• [Work to complete]: Down to the last line, restate the records below word for word, dropping every image.
Material provided Block Start
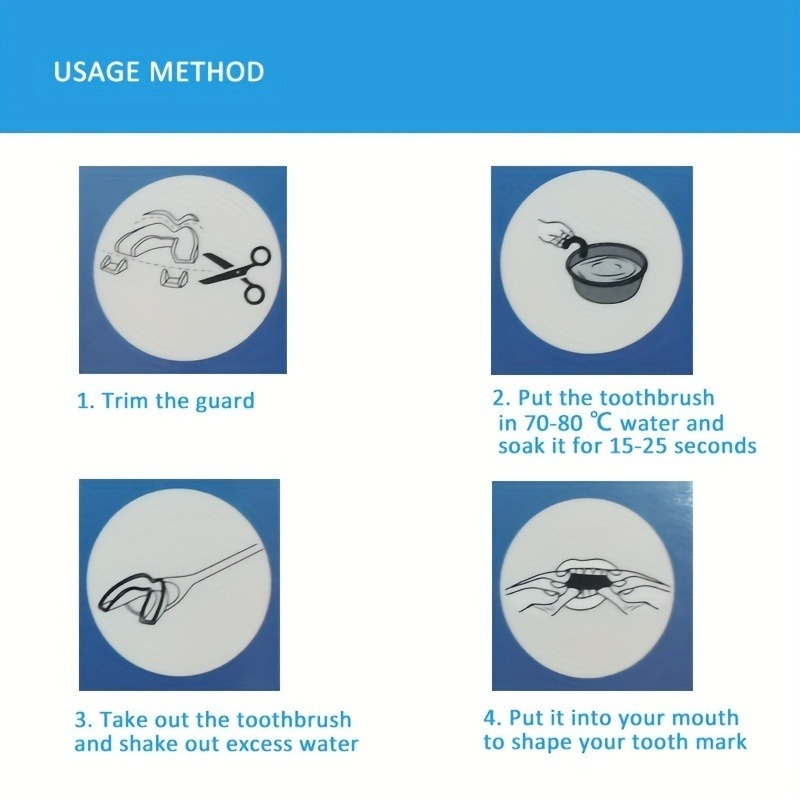 USAGE METHOD

1. Trim the guard

2. Put the toothbrush in 70-80 ℃ water and soak it for 15-25 seconds

3. Take out the toothbrush and shake out excess water

4. Put it into your mouth to shape your tooth mark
Material provided Block End
• [Task answer]:
 USAGE METHOD

1. Trim the guard

2. Put the toothbrush in 70-80 ℃ water and soak it for 15-25 seconds

3. Take out the toothbrush and shake out excess water

4. Put it into your mouth to shape your tooth mark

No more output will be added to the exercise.